Lat 14's Ann Ahmed Delivers the Backstory on Asian Cooking
Ann Ahmed of Lat 14 and Lemon Grass Thai.
Ann Ahmed didn’t have a plan when she bought her first restaurant location in Minnesota over the phone, long-distance from San Diego. “I had a credit card,” she says. And a dream.
When she opened Lemon Grass Thai Cuisine in Brooklyn Park, she cooked in the kitchen while her cousin waited tables.
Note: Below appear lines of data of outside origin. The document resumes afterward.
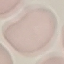 Result: no malaria parasites detected. Giemsa stain. Thin smear of blood. Automatically extracted cell patch, resized to 64 × 64 pixels. Photographed with a smartphone camera at the microscope eyepiece.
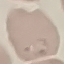

Result: malaria parasites identified. Acquired by smartphone through the microscope eyepiece. Thin smear of blood. Cell patch, automatically extracted from a larger field of view and resized to 64 × 64 pixels. Giemsa stain.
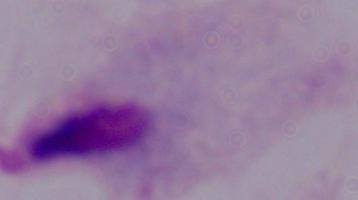
Captured at 1000x magnification. A trichomonad is seen. Micrograph.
State the blood parasite species.
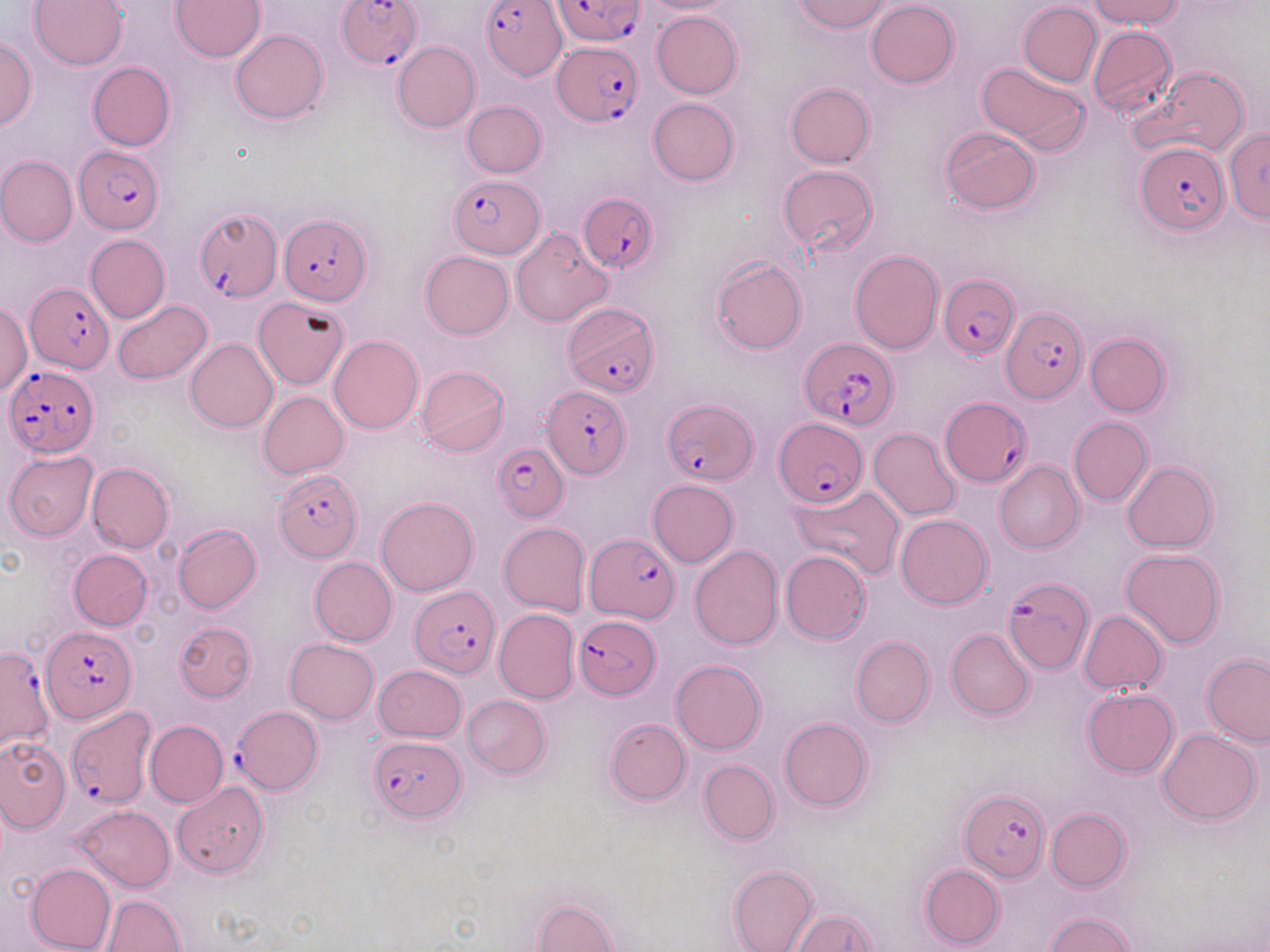
Plasmodium falciparum.

Approximate bounding boxes as [x1, y1, x2, y2] in pixels. Uninfected red blood cell locations: [28, 0, 128, 71], [172, 0, 265, 61], [791, 0, 893, 34], [1089, 0, 1184, 28], [637, 1, 741, 14], [865, 1, 959, 88], [1018, 2, 1101, 87], [652, 11, 742, 98], [1088, 25, 1177, 118], [230, 28, 328, 124], [0, 36, 36, 129], [392, 41, 479, 132], [977, 61, 1090, 155], [88, 62, 175, 151], [1136, 67, 1249, 158], [785, 81, 875, 167], [647, 97, 740, 186], [463, 101, 546, 178], [940, 126, 1040, 215], [1224, 128, 1270, 223], [0, 155, 78, 246], [778, 165, 877, 255], [510, 228, 612, 326], [86, 235, 171, 323], [850, 250, 942, 354], [420, 251, 513, 339], [711, 257, 806, 354], [255, 297, 348, 390], [112, 300, 213, 385], [1, 302, 32, 395], [1084, 333, 1172, 417], [328, 335, 424, 435], [185, 338, 279, 434], [416, 365, 510, 457], [258, 391, 350, 479], [1068, 417, 1152, 506], [869, 427, 962, 521], [4, 450, 98, 541], [993, 460, 1084, 554], [1122, 461, 1218, 552], [87, 462, 174, 553], [648, 479, 738, 567], [791, 483, 904, 581], [376, 496, 479, 596], [895, 514, 993, 609], [499, 522, 590, 616], [172, 523, 261, 613], [690, 546, 783, 649], [69, 549, 153, 630], [1120, 549, 1225, 649], [780, 551, 871, 644], [309, 556, 397, 645], [494, 609, 579, 703], [1080, 610, 1167, 695], [174, 621, 255, 702], [946, 628, 1034, 720], [851, 635, 934, 726], [285, 637, 379, 724], [1202, 654, 1270, 746], [671, 660, 766, 754], [374, 664, 466, 742], [1083, 688, 1179, 776], [462, 694, 550, 780], [779, 716, 872, 813], [605, 719, 692, 805], [145, 720, 228, 809], [1158, 728, 1261, 825], [0, 737, 69, 833], [699, 759, 779, 845], [172, 782, 270, 878], [72, 805, 174, 892], [1045, 808, 1131, 891], [25, 863, 115, 952], [919, 863, 1004, 949], [728, 864, 818, 952], [101, 894, 185, 952], [532, 897, 617, 951], [791, 910, 878, 951], [1044, 912, 1135, 952]. Plasmodium falciparum-infected red blood cell locations: [337, 0, 421, 67], [553, 0, 643, 46], [482, 1, 565, 79], [553, 43, 644, 124], [1135, 141, 1228, 234], [74, 147, 163, 233], [450, 175, 544, 258], [580, 191, 659, 275], [193, 205, 281, 304], [277, 215, 370, 307], [939, 274, 1019, 359], [25, 284, 113, 374], [563, 302, 660, 397], [1002, 308, 1087, 403], [800, 339, 897, 430], [4, 365, 97, 458], [541, 384, 630, 477], [941, 396, 1031, 488], [663, 400, 757, 486], [775, 419, 868, 506], [492, 445, 569, 520], [273, 470, 363, 563], [584, 535, 679, 622], [1002, 576, 1094, 676], [412, 584, 499, 676], [573, 613, 661, 699], [41, 626, 135, 723], [0, 646, 55, 754], [233, 705, 324, 796], [66, 707, 156, 809], [369, 736, 466, 822], [962, 789, 1047, 882]. May-Grünwald-Giemsa-stained preparation. Captured at 1000x magnification. Thin blood smear. One field of a larger specimen. Image is 1270×952 pixels. Light microscopy.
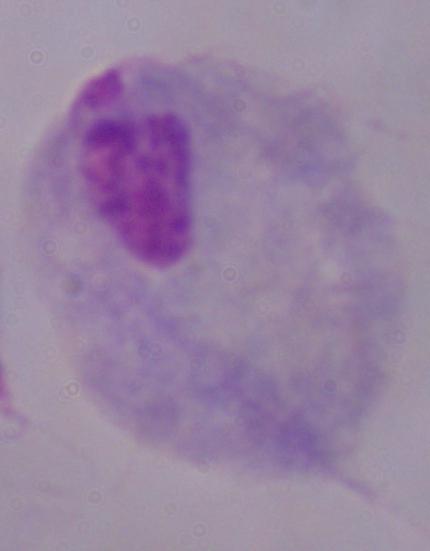
Micrograph. A trichomonad is seen. Captured at 1000x magnification.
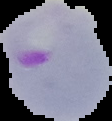
image_type: segmented cell region with the area outside set to black
image_size: 112×121 pixels
result: Plasmodium parasites detected
preparation: thin blood smear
Ahmed walked to work each day—she had to sell her car to make ends meet.
The location her mother, who also owned a restaurant, found for her wasn’t the greatest in retrospect, she admitted. “People would find us when they were lost,” she quipped, but her mother, who tried to dissuade her from owning a restaurant, “finally gave me something I wanted.”
This was in 2005, at the beginning of the recession.
“People came in and said ‘this is our last meal out because we both got laid off,’” she said. But the timing actually had a silver lining: Because growth was slow, it gave her the luxury of time to learn the business.
“I was like a kid with a lemonade stand that wanted a big operation,” she said.
And that kid who grew up learning to cook in her grandmother’s kitchen, now has both Lemon Grass and her newer restaurant, Lat 14, which has gotten a sizable amount of positive press since it opened its doors in a former Perkins in Golden Valley in 2018. All that hard work culminated in her being named one of 20 James Beard Foundation Fellows for the 2019 Women’s Entrepreneurial Leadership Program. (She was also a finalist for the Charlie Awards' Outstanding Chef in 2019.)
Ahmed brought her Laos-Thai cooking style to the final evening in Perspectives’ Cooking with the Stars fundraiser in mid-August. Her menu included spring rolls, red curry (her comfort food) and mango sticky rice. As she explained the various ingredients spread out on the Kids Café counter, she warned us not to shop and cook on the same day. “Asian markets are sensory overload,” she said. All the ingredients are important, she stressed, not just the fresh herbs and vegetables, most of which can be found at local farmers markets. Pantry supplies also need to be authentic. For instance, she explained, oyster sauce is like olive oil, “the more you pay, the better it is (in most cases).” Fish sauce takes the place of salt and only use the more tart, original Sriracha hot sauce should be used.
Sauces are important. The dipping sauce for the spring rolls was a combination of simple syrup, lime juice, Sriracha, fish sauce and chili sauce. The filling was a free for all, two kinds of mint, matchstick-thin cucumbers, shredded carrots, lettuces, green beans, rice noodles, pork, shrimp and beef.
While Ahmed dipped the spring roll papers into hot water and flawlessly tossed them on the tablet to be filled and rolled, guests produced a few gummy wads for the trash before finally getting the system down. Some of the difficulty came from the fact that we were all making burritos instead of rolls.
Lat 14 has a $40,000 combi-oven, but Ahmed still likes cooking her rice in a $5 rice basket like her grandmother taught her. Care is always given to the food preparation, she said, because her grandmother’s mantra was “not a single grain washes down the drain” in respect for the farmers’ hard work. The countries that produce our white rice are left with the leftovers that are subpar.
There was a lot of disrespecting going on with the too many cooks in the kitchen, but that’s the beauty of the series. Guests learn the backstory of top chefs in the Twin Cities, and then get to try their hand at recreating some of those favorite recipes from their favorite restaurants.
Perspectives will be auctioning off a new Cooking with the Stars series at its annual fundraiser Oct. 25 at The View at Minneapolis Event Centers.